Mayor Kirk Caldwell has requested Honolulu Hale to be illuminated in the color purple tonight in recognition of International Overdose Awareness Day.

“The opioid epidemic is destroying lives, devastating families and ripping the heart and soul out of our communities,” said Mayor Caldwell. “Mayors across the country are standing up and taking action to prevent more of these overdose deaths from occurring. All of us – government, nonprofits and citizens – need to work together to make a positive difference.”  

Here locally, the Hawai‘i Health and Harm Reduction Center (HHHRC) is helping to bring attention to International Overdose Awareness Day.

“We can protect our friends and loved ones by learning more about opioids and carrying Naloxone,” said Heather Lusk, Executive Director of the HHHRC. “HHHRC provides free overdose prevention training and naloxone to anyone, while pharmacies in Hawai‘i can now dispense this life-saving medication without a prescription.”

### Stored items
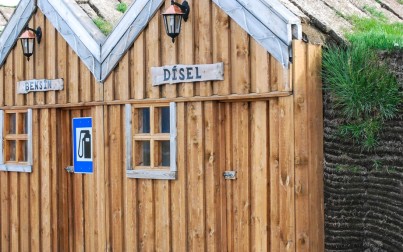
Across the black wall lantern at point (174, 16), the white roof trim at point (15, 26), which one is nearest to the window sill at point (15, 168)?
the white roof trim at point (15, 26)

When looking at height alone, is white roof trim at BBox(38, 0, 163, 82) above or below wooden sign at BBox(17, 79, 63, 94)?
above

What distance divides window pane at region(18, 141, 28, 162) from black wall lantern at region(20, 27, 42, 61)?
4.29 ft

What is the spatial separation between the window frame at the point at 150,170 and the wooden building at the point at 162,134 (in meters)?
0.02

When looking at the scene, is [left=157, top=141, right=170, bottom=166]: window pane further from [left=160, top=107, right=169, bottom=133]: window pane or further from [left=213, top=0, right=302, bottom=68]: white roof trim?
[left=213, top=0, right=302, bottom=68]: white roof trim

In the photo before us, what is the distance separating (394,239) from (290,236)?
1039 millimetres

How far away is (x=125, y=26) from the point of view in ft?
33.2

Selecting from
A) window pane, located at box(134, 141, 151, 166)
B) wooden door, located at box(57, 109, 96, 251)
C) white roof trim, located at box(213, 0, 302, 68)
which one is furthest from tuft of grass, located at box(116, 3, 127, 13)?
white roof trim, located at box(213, 0, 302, 68)

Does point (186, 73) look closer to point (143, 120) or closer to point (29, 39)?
point (143, 120)

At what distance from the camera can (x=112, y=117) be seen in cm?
1028

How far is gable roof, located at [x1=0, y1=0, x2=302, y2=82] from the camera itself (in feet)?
27.3

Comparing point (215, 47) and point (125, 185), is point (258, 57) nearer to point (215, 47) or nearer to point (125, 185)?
point (215, 47)

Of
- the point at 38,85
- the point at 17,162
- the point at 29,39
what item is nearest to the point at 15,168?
the point at 17,162

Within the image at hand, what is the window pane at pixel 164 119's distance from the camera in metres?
9.72

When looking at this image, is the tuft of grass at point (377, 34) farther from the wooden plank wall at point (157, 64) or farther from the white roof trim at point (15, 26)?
the white roof trim at point (15, 26)
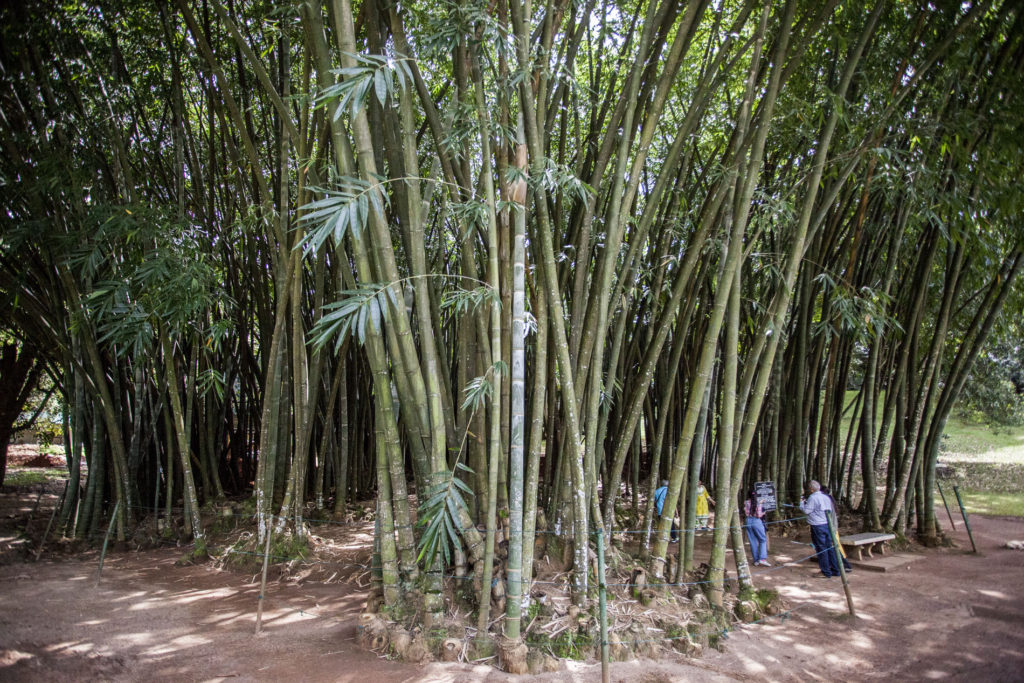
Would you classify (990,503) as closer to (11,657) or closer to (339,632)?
(339,632)

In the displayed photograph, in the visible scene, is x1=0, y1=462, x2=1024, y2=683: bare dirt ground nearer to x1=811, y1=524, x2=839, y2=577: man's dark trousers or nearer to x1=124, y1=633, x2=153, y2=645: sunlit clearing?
x1=124, y1=633, x2=153, y2=645: sunlit clearing

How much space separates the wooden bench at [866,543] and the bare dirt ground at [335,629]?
254 mm

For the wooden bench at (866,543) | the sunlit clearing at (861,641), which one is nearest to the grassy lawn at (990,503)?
the wooden bench at (866,543)

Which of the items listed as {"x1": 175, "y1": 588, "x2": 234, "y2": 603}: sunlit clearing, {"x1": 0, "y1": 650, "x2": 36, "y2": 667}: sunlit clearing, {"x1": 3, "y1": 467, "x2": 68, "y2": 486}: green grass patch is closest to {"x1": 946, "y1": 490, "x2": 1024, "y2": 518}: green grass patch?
{"x1": 175, "y1": 588, "x2": 234, "y2": 603}: sunlit clearing

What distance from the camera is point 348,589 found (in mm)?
4086

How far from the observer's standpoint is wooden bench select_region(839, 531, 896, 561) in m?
4.82

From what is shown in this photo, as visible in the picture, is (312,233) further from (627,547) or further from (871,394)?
(871,394)

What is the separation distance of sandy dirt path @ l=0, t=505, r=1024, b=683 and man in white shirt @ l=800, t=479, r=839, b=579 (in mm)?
122

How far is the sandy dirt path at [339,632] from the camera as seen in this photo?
111 inches

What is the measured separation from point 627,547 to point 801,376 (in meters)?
2.11

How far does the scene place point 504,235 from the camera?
10.1ft

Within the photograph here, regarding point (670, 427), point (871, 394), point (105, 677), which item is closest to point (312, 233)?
point (105, 677)

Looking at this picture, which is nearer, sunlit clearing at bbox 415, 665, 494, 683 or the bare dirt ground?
sunlit clearing at bbox 415, 665, 494, 683

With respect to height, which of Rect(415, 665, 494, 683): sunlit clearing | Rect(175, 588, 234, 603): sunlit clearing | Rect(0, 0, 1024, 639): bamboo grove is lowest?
Rect(175, 588, 234, 603): sunlit clearing
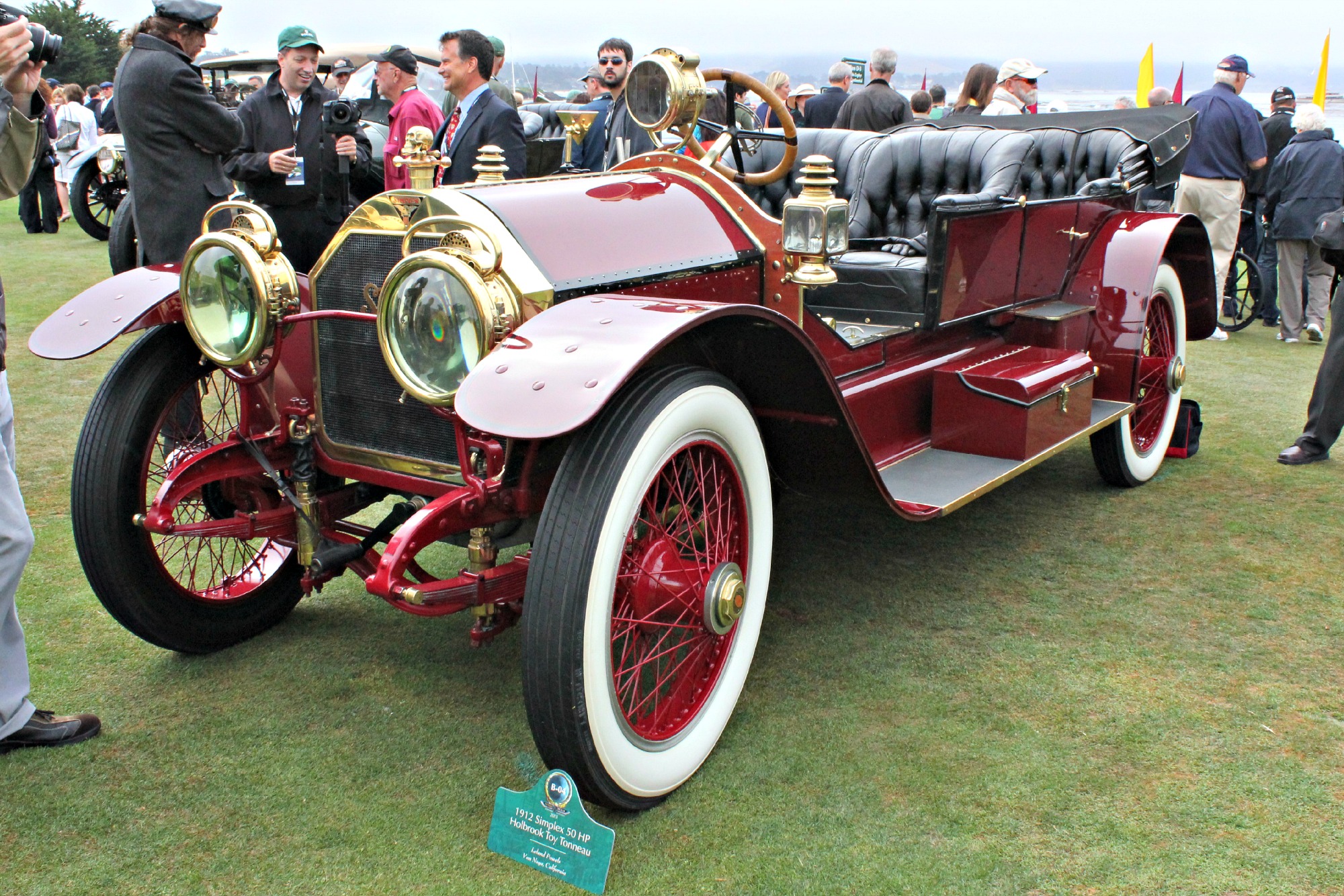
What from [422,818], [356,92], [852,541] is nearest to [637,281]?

### WORK REQUIRED
Output everything from "Mayor Kirk Caldwell" down to "to International Overdose Awareness Day." in the Overdose Awareness Day announcement above, copied word for word.

### SOLVED EXERCISE
Mayor Kirk Caldwell has requested Honolulu Hale to be illuminated in the color purple tonight in recognition of International Overdose Awareness Day.

“The opioid epidemic is destroying lives, devastating families and ripping the heart and soul out of our communities,” said Mayor Caldwell. “Mayors across the country are standing up and taking action to prevent more of these overdose deaths from occurring. All of us – government, nonprofits and citizens – need to work together to make a positive difference.”  

Here locally, the Hawai‘i Health and Harm Reduction Center (HHHRC) is helping to bring attention to International Overdose Awareness Day.